A decisão foi tomada por quase a totalidade dos votos em Assembleia Geral das trabalhadoras e trabalhadores. (Imagem: Urbanitários) Os trabalhadores e trabalhadoras da Equatorial Maranhão exigem respeito. Em Assembleia Geral realizada no dia 5 de novembro, a segunda contraproposta apresentada pela empresa durante a campanha salarial de 2025 foi amplamente rejeitada.
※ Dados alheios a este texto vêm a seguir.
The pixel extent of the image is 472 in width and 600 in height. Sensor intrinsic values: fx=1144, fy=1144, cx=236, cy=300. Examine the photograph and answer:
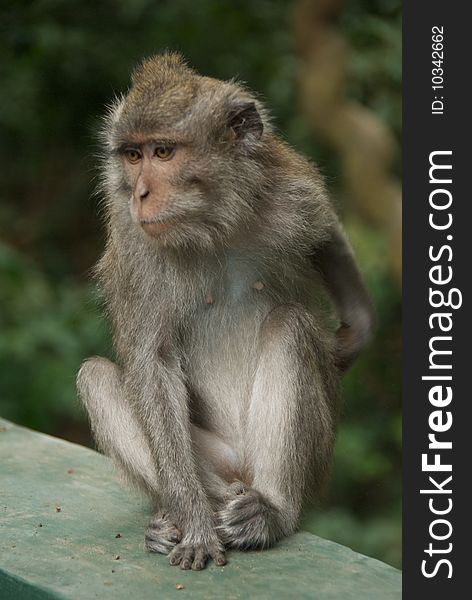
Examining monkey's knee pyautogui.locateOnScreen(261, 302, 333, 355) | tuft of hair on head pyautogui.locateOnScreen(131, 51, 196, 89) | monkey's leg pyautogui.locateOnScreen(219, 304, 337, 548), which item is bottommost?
monkey's leg pyautogui.locateOnScreen(219, 304, 337, 548)

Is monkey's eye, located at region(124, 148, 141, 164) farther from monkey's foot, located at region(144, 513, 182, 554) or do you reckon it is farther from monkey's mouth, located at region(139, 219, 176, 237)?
monkey's foot, located at region(144, 513, 182, 554)

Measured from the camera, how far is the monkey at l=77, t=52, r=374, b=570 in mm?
4789

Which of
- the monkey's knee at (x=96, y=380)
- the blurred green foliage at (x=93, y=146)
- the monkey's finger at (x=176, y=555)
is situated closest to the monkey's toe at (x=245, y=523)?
the monkey's finger at (x=176, y=555)

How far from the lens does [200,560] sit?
457cm

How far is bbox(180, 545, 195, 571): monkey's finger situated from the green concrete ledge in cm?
3

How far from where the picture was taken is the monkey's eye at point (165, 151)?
479cm

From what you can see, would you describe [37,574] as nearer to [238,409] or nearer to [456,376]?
[238,409]

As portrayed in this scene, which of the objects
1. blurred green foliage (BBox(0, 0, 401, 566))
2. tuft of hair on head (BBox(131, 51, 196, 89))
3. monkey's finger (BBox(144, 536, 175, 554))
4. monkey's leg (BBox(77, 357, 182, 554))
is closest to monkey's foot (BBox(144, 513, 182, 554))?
monkey's finger (BBox(144, 536, 175, 554))

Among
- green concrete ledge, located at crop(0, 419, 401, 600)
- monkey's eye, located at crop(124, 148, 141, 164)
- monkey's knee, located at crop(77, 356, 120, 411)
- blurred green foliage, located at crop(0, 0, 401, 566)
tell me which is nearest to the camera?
green concrete ledge, located at crop(0, 419, 401, 600)

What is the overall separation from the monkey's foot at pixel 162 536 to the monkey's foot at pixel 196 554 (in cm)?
7

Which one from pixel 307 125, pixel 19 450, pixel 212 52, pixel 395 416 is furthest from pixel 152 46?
pixel 19 450

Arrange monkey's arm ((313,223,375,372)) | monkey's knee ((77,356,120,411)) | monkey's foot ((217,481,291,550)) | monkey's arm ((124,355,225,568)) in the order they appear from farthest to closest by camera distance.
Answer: monkey's arm ((313,223,375,372)) → monkey's knee ((77,356,120,411)) → monkey's foot ((217,481,291,550)) → monkey's arm ((124,355,225,568))

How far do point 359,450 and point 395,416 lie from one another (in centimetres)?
84

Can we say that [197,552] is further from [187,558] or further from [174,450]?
[174,450]
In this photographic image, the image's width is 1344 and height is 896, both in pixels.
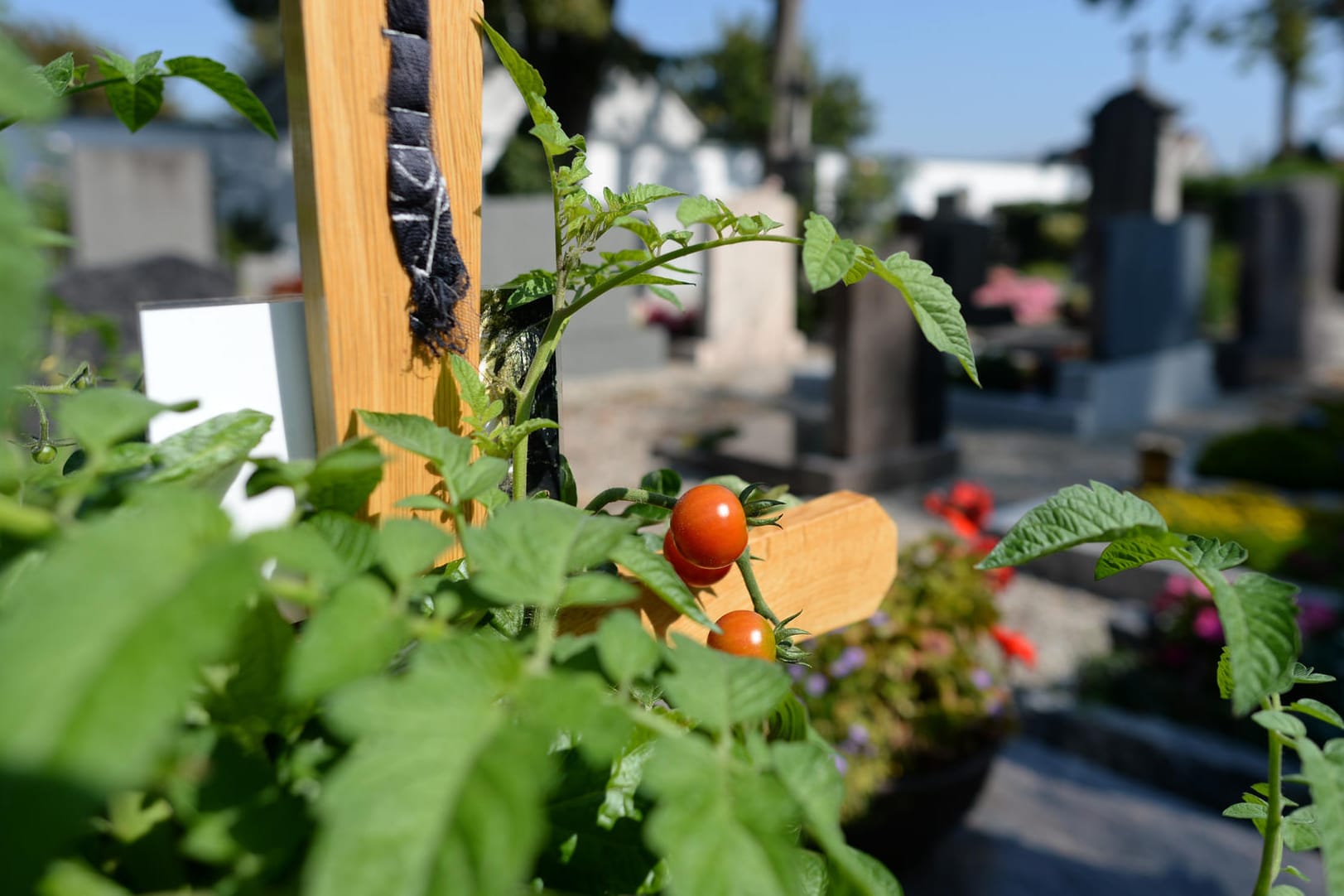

A decisão foi tomada por quase a totalidade dos votos em encontros simultâneos realizados nas cidades de São Luís, Bacabal, Imperatriz e Pinheiro.
De acordo com o Sindicato dos Urbanitários do Maranhão (STIU-MA), a proposta da empresa foi considerada “indecente”, pois não garante sequer a reposição integral da inflação do período, apesar dos lucros bilionários acumulados pela Equatorial ao longo do ano.
A contraproposta rejeitada foi apresentada após três reuniões entre o sindicato e a empresa, e previa, entre outros pontos, reajuste salarial de 80% do INPC, auxílio-alimentação reajustado em 100% do índice e manutenção do vale natalino no valor de R$ 1.860,27. Mesmo com avanços pontuais em relação à proposta anterior, o sindicato classificou o resultado das negociações como insuficiente e desrespeitoso com a categoria.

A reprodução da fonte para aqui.